Je restais un membre actif du Regnum Christi mais de moins en moins convaincu. Les rumeurs commençaient à courir, même si j’y faisais attention, je ne les croyais pas vraiment. On me rapporta plusieurs témoignages de source sûre et j’ai connu au cours de mes études plusieurs anciens religieux qui ont repris une vie civile, avec plus ou moins de succès selon le cas. J’ai repris les « rencontres avec le Christ » quand j’ai commencé à travailler, mais j’ai abandonné au bout de quelques mois : y aller le vendredi matin à sept heures du matin avec un travail de 14 heures par jour toute la semaine était dur, plus dur que de se lever à cinq heures et quart.

La décision du Vatican en 2006 ne me laissait plus guère de doute et ceux qui défendaient encore Nuestro Padre me semblaient profondément ridicules ou à plaindre. Aujourd’hui la lumière a été faite sur beaucoup de zones d’ombre. Je n’ai vécu personnellement aucun scandale, n’ai été témoin de rien qui pouvait me faire croire à tout cela sur le moment. Pourtant, sans le savoir, j’avais vécu personnellement une triste réalité : malgré l’ampleur du mensonge et de la farce, malgré les innombrables personnes de bonne volonté et de bonne foi pour donner de la substance à tout ce qui à l’origine n’était qu’un montage intéressé, la Légion devait s’affronter souvent à la misère spirituelle dans laquelle elle se trouvait et n’était pas solvable pour résoudre les vraies questions sur la vocation.

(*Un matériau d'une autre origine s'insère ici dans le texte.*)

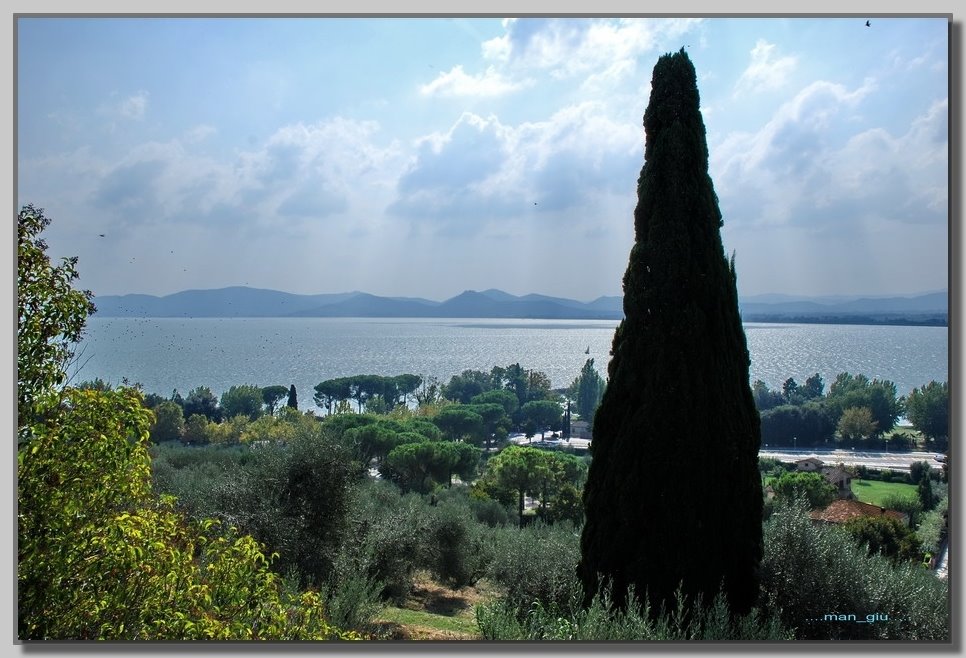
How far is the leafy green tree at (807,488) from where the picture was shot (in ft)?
22.2

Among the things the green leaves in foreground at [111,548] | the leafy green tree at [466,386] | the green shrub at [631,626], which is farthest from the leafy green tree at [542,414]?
the green leaves in foreground at [111,548]

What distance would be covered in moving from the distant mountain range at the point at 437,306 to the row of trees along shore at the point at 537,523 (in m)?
0.65

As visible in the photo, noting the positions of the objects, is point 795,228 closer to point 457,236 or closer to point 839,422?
point 839,422

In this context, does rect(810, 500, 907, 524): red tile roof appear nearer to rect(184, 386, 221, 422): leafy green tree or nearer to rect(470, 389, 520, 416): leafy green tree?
rect(470, 389, 520, 416): leafy green tree

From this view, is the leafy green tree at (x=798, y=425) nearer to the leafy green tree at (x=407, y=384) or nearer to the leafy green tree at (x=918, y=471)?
the leafy green tree at (x=918, y=471)

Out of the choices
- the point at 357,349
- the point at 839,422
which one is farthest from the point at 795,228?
the point at 357,349

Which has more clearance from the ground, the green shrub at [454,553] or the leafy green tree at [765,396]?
the leafy green tree at [765,396]

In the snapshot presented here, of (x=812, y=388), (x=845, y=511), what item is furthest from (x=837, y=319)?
(x=845, y=511)

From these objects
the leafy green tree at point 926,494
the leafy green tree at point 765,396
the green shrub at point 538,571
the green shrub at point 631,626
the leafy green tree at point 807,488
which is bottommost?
the green shrub at point 538,571

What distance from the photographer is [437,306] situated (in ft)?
21.9

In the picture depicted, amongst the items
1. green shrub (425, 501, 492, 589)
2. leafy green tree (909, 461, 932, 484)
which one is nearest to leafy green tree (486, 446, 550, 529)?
green shrub (425, 501, 492, 589)

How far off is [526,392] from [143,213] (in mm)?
6370

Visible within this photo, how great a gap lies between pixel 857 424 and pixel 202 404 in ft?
23.6

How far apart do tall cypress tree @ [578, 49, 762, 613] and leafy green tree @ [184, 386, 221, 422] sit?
4.60 m
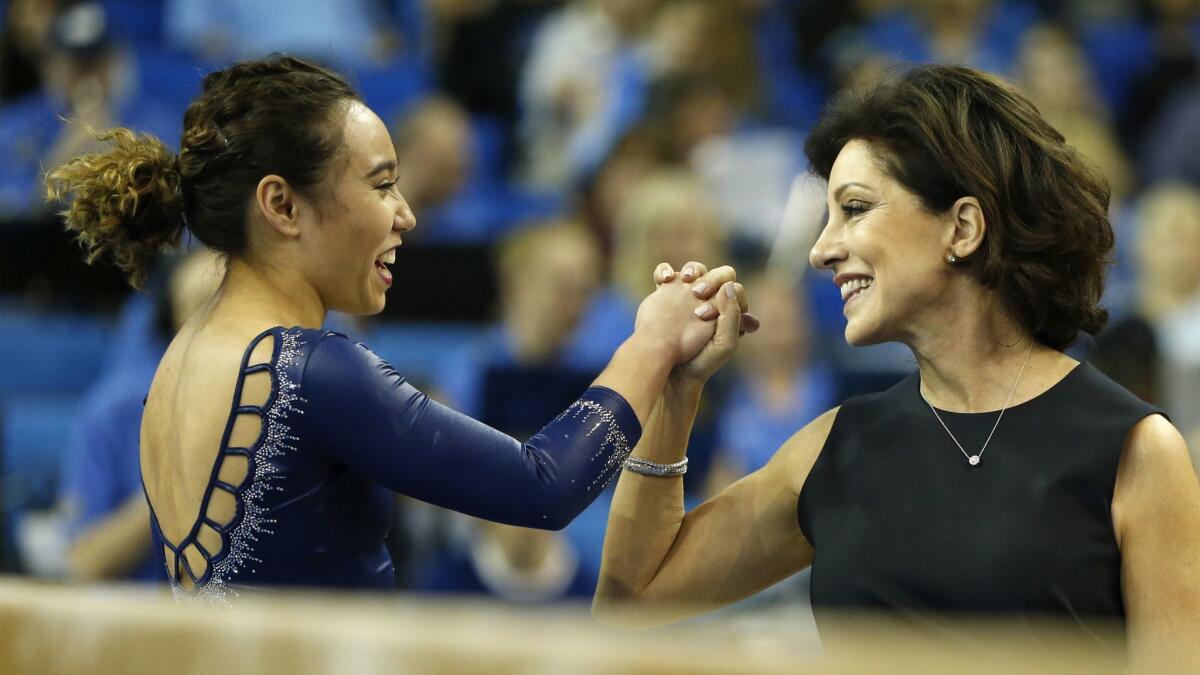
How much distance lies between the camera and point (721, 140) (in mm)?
5242

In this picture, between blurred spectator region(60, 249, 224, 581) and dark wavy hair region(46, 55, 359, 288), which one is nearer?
dark wavy hair region(46, 55, 359, 288)

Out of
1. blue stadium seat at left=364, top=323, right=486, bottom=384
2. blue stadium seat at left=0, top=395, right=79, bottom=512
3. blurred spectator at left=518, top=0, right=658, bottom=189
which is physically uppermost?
blurred spectator at left=518, top=0, right=658, bottom=189

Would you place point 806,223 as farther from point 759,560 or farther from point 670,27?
point 759,560

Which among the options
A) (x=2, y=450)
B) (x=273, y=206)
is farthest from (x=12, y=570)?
(x=273, y=206)

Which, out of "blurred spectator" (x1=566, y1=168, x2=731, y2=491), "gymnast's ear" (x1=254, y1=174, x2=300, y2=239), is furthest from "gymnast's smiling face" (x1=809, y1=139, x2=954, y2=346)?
"blurred spectator" (x1=566, y1=168, x2=731, y2=491)

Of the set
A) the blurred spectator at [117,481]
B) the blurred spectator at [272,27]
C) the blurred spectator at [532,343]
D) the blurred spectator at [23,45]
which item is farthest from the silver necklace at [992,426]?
the blurred spectator at [23,45]

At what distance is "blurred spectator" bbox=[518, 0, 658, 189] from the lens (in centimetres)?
558

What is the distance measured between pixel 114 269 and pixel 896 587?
12.9 feet

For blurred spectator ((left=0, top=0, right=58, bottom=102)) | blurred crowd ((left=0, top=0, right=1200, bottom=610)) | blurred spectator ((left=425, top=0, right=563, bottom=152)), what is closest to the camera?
blurred crowd ((left=0, top=0, right=1200, bottom=610))

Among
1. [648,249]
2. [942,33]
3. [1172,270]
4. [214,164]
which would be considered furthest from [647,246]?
[214,164]

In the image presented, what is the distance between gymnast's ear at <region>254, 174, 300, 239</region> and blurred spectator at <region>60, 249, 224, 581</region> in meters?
1.23

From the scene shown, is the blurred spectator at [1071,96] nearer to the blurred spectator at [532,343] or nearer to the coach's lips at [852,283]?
the blurred spectator at [532,343]

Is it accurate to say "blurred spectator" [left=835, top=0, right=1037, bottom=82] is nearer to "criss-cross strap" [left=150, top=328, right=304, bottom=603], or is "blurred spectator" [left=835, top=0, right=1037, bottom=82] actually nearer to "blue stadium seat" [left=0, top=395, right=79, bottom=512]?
"blue stadium seat" [left=0, top=395, right=79, bottom=512]

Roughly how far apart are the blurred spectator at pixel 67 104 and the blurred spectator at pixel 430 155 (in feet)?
3.49
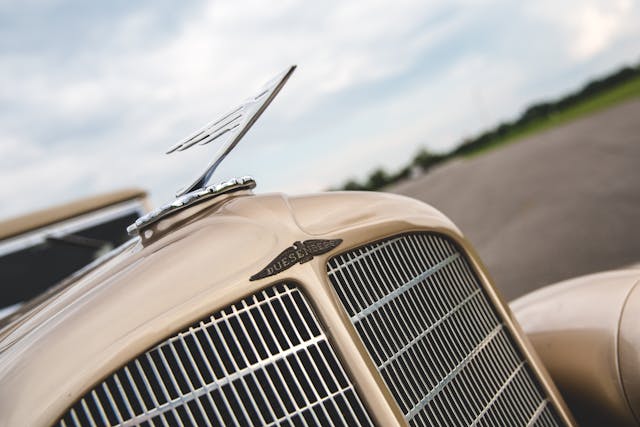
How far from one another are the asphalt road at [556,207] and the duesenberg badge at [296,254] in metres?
4.29

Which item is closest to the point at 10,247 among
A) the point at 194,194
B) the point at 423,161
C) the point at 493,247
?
the point at 194,194

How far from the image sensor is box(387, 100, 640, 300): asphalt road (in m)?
5.93

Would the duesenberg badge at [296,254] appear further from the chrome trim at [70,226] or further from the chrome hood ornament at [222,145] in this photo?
the chrome trim at [70,226]

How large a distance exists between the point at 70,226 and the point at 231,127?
245cm

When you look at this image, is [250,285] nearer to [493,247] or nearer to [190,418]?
[190,418]

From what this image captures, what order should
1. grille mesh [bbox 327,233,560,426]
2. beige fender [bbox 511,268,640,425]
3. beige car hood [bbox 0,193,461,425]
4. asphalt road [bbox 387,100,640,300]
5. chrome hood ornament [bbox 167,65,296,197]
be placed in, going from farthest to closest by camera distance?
1. asphalt road [bbox 387,100,640,300]
2. beige fender [bbox 511,268,640,425]
3. chrome hood ornament [bbox 167,65,296,197]
4. grille mesh [bbox 327,233,560,426]
5. beige car hood [bbox 0,193,461,425]

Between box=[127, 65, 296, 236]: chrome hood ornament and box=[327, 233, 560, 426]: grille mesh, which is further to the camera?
box=[127, 65, 296, 236]: chrome hood ornament

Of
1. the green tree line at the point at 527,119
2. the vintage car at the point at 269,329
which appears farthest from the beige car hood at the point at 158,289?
the green tree line at the point at 527,119

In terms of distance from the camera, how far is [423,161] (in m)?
42.0

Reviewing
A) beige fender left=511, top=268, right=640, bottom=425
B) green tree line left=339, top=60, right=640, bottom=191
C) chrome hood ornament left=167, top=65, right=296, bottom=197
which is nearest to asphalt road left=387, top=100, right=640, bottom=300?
beige fender left=511, top=268, right=640, bottom=425

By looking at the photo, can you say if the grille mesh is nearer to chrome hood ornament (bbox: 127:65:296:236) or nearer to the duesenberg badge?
the duesenberg badge

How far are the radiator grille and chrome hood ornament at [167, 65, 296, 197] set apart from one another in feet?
2.08

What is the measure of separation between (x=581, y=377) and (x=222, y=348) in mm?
1582

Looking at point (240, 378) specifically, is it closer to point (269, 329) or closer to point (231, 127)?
point (269, 329)
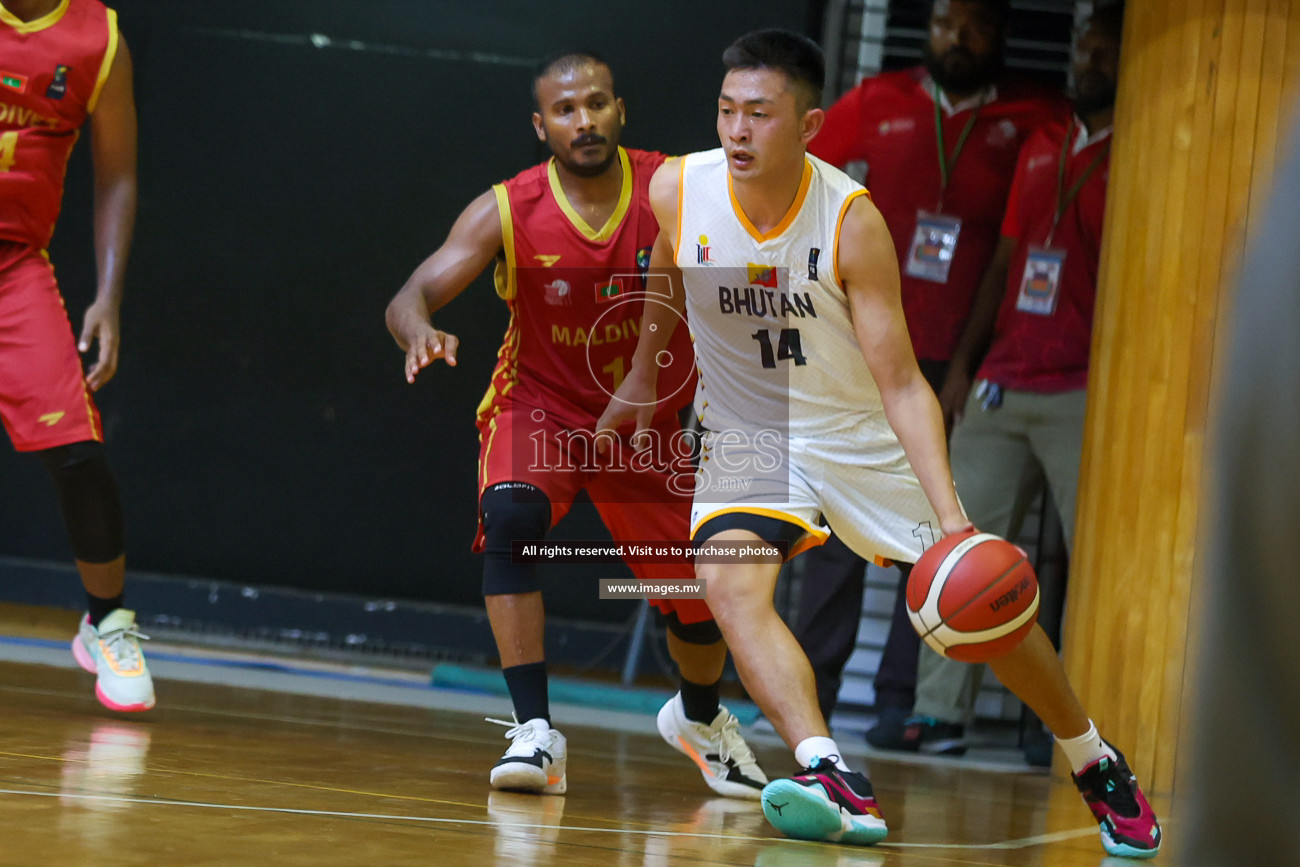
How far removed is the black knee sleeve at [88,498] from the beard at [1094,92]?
3.21 meters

C’est mon expérience et ce sont les conclusions que je tire de nombreuses scènes qu’à l’époque je ne pouvais pas encore interpréter. Quand j’ai découvert ce blog, cela m’a fait un bien fou car les points communs que j’y retrouvais me démontraient que ce n’était pas l’Église qui échouait mais simplement une farce qui malgré un volontarisme démesuré n’a jamais vraiment fait partie de l’Église d’une façon pleine et authentique. Force est de constater que ce qui a été vécu dans la Légion est le fait d’une contrefaçon qui, par nature, ne peut offrir aux fidèles les grands biens de la foi et de l’Église Corps du Christ. Cette constatation est une simple étape dans le cheminement pour comprendre ; je ne laisse pas de côté la grâce de Dieu, le principe supplet Ecclesiae et encore moins la relation personnelle avec Dieu. Mais les Légionnaires font bien du bruit pour que nous puissions écouter Dieu ; ils prétendent même parler en son nom.